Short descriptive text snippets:
__________
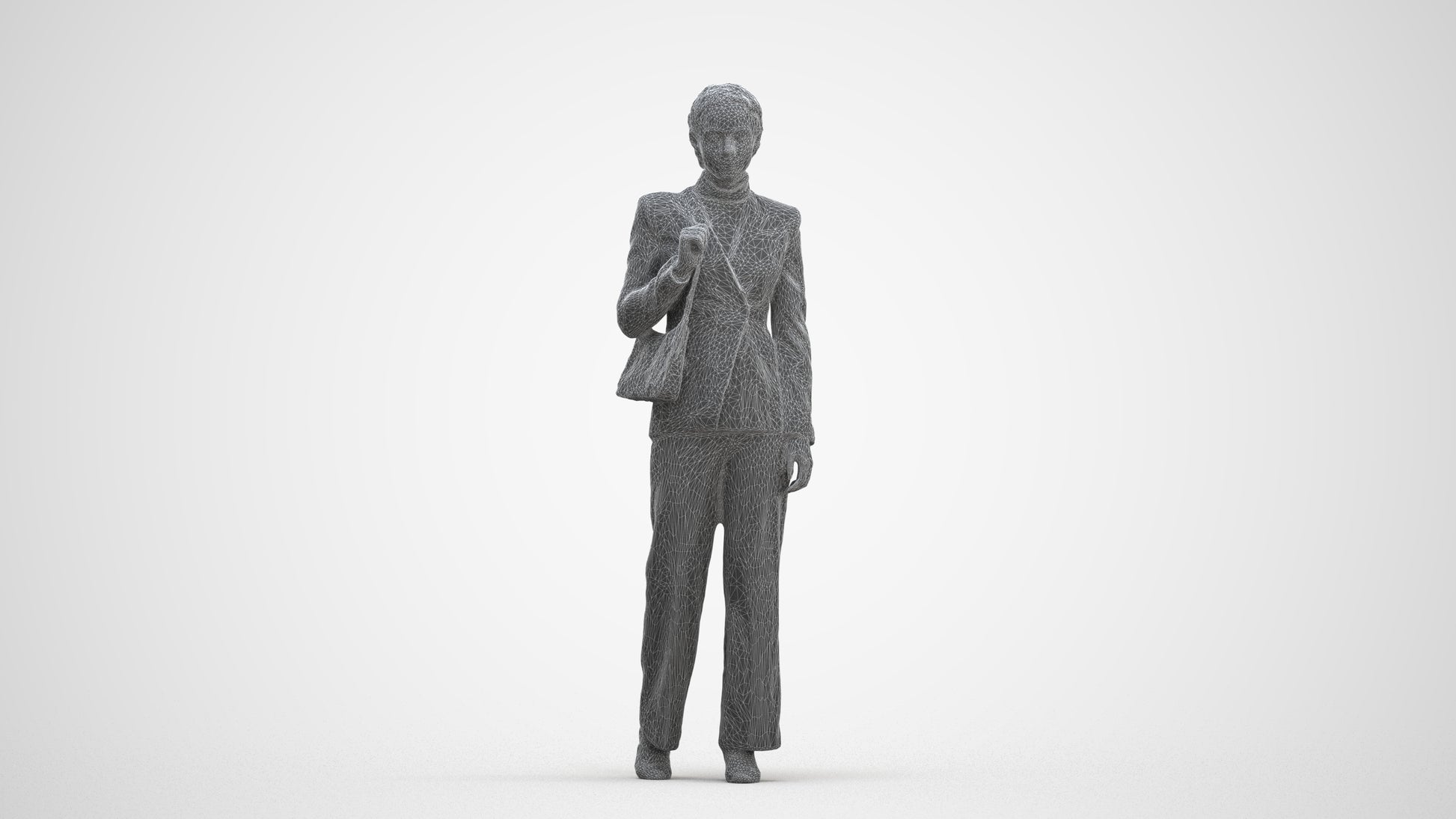3D scanned woman business, photorealistic archviz people for Enscape and SketchUp, three-quarter front view render
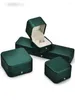 Bolsas de joyería Oirlv Light Luxury Dark Green Silky Leather Wedding Box Collar Pulsera Regalo Organizador Bandeja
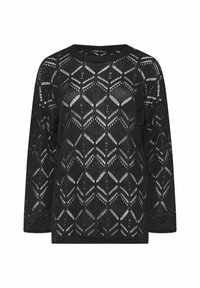 Svart stickad tröja med långa ärmar, med ett geometriskt spetsmönster, rund halsringning och texturerad yta.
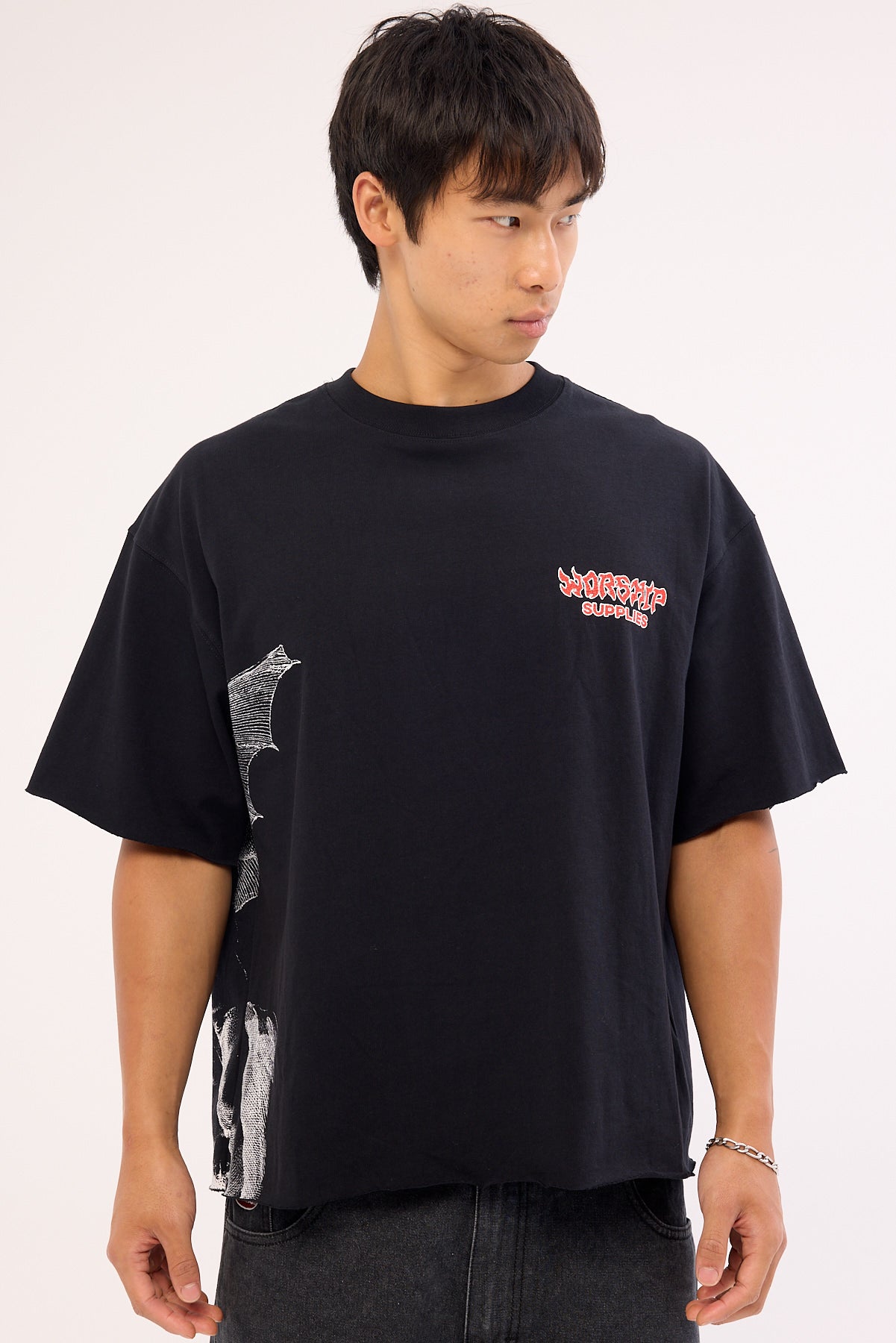 Worship Horns Box Crop Oversize Tee Black Black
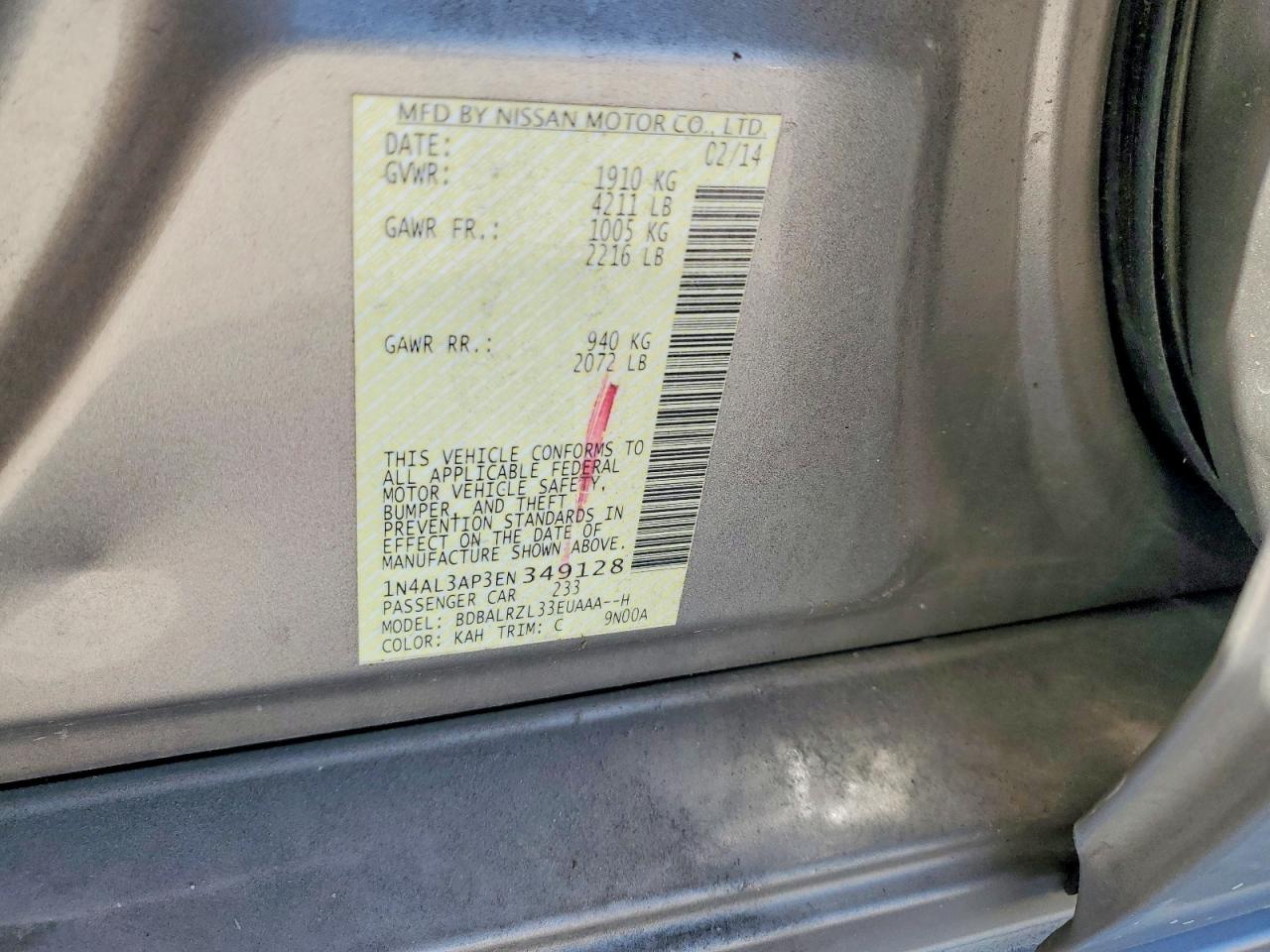 2014 Nissan Altima 2.5 S Beige vin: 1N4AL3AP3EN349128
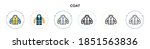 Coat icon in filled, thin line, outline and stroke style. Vector illustration of two colored and black coat vector icons designs can be used for mobile, ui, web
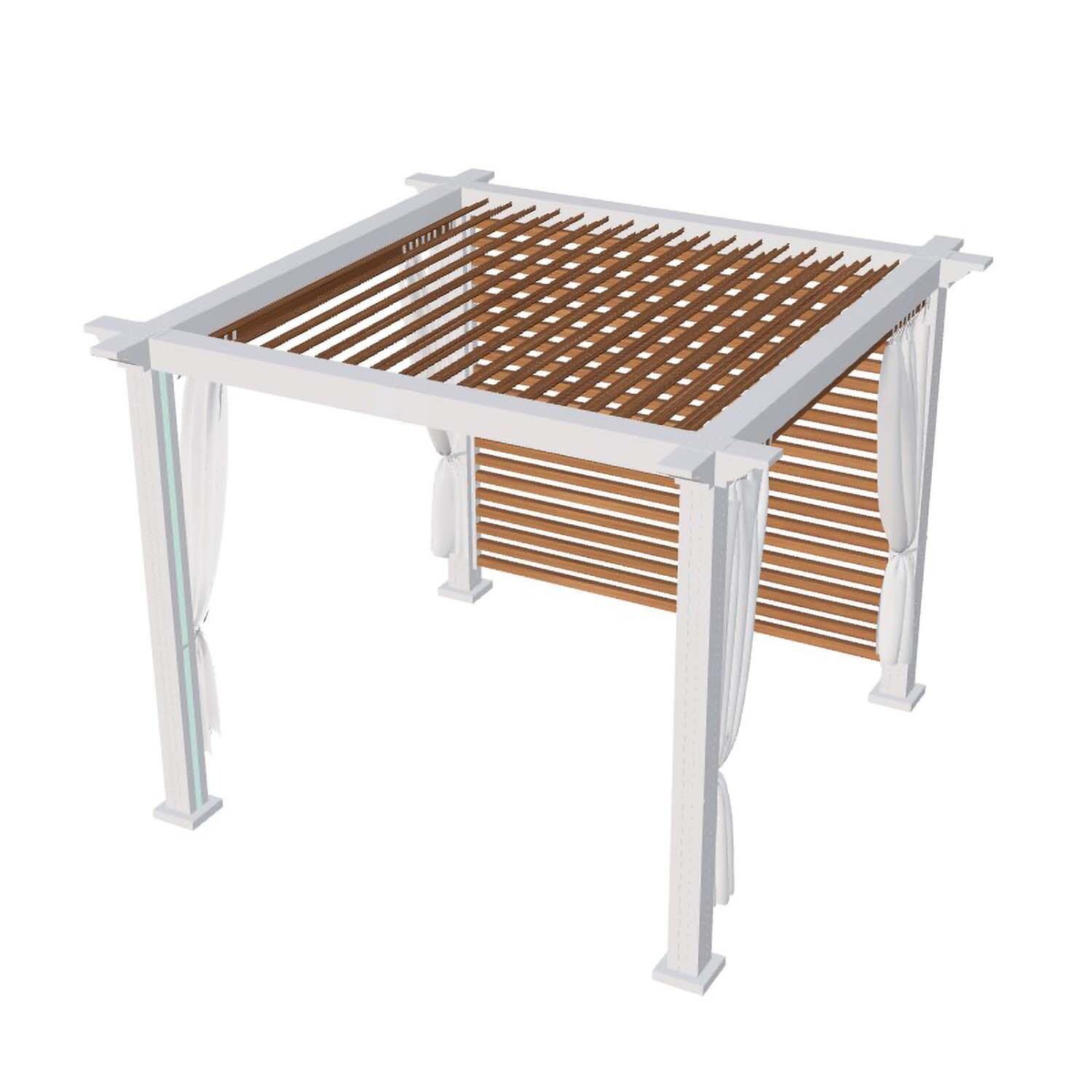 10 - x10 - Cabana in South Beach w/ Corbels & Teak Louvers by Lakeview Outdoor Designs - White Background thumbnail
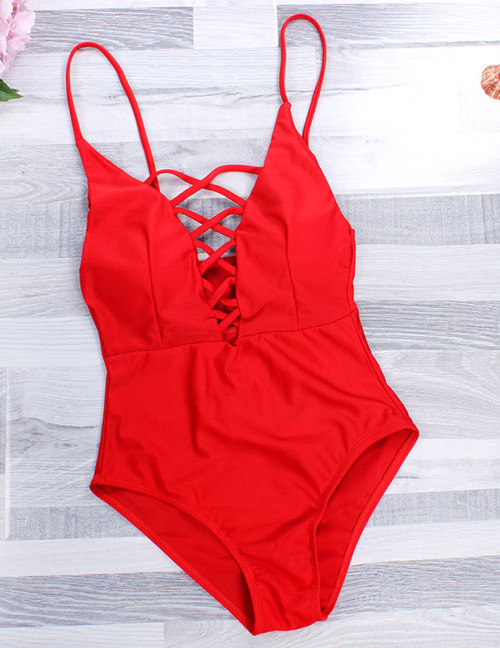 Sexy Red Pure Color Decorated One-piece Swimwear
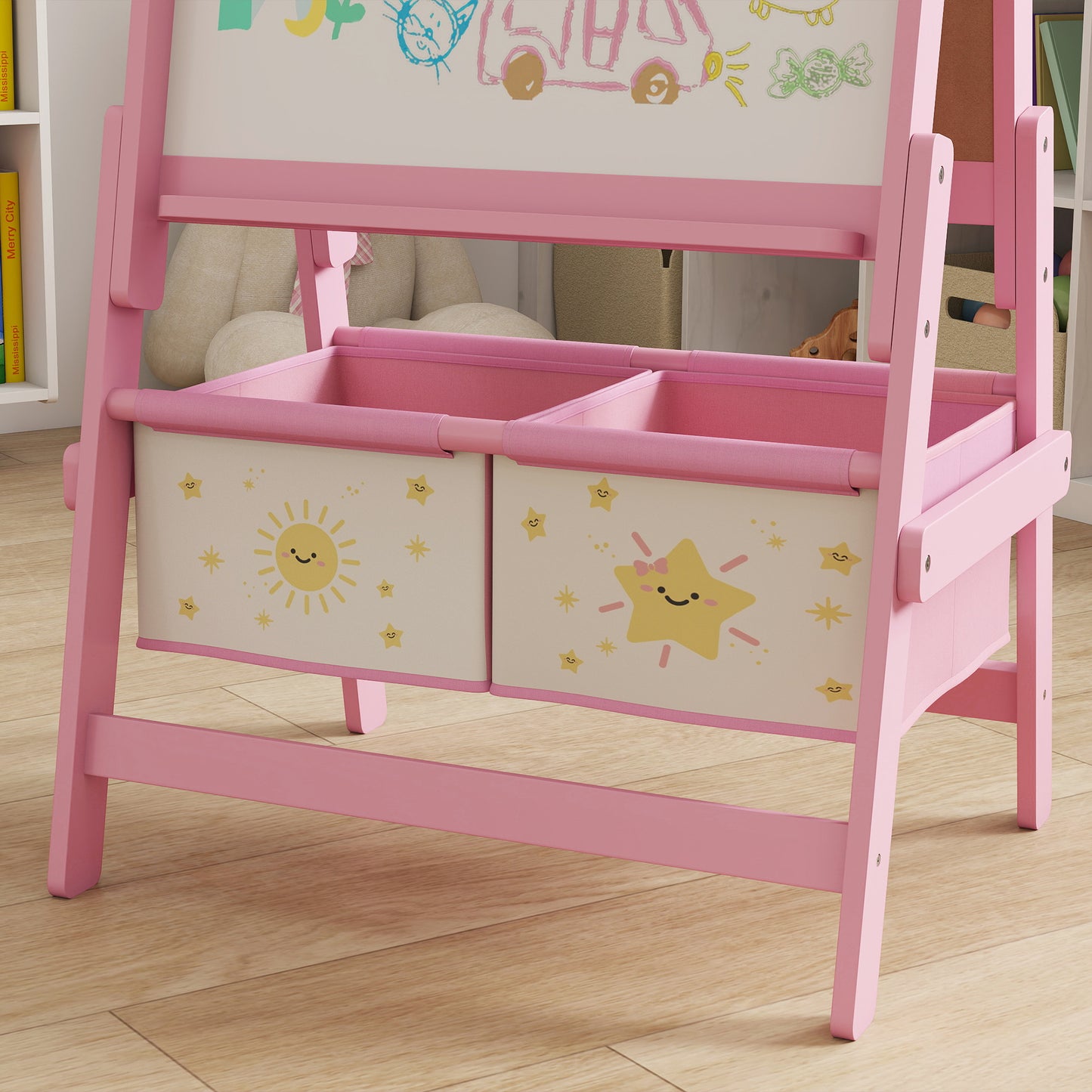 AIYAPLAY Art Easel For Kids Double Sided Whiteboard And Blackboard With Paper Roll For Ages 3 To 8 Years Pink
__________
### REQUIRED WORK:
From the line containing "Worship Horns Box" to the last line of the entries, output every line exactly as written, but leave out the pictures.

### SOLUTION BELOW:
 Worship Horns Box Crop Oversize Tee Black Black
 2014 Nissan Altima 2.5 S Beige vin: 1N4AL3AP3EN349128
 Coat icon in filled, thin line, outline and stroke style. Vector illustration of two colored and black coat vector icons designs can be used for mobile, ui, web
 10 - x10 - Cabana in South Beach w/ Corbels & Teak Louvers by Lakeview Outdoor Designs - White Background thumbnail
 Sexy Red Pure Color Decorated One-piece Swimwear
 AIYAPLAY Art Easel For Kids Double Sided Whiteboard And Blackboard With Paper Roll For Ages 3 To 8 Years Pink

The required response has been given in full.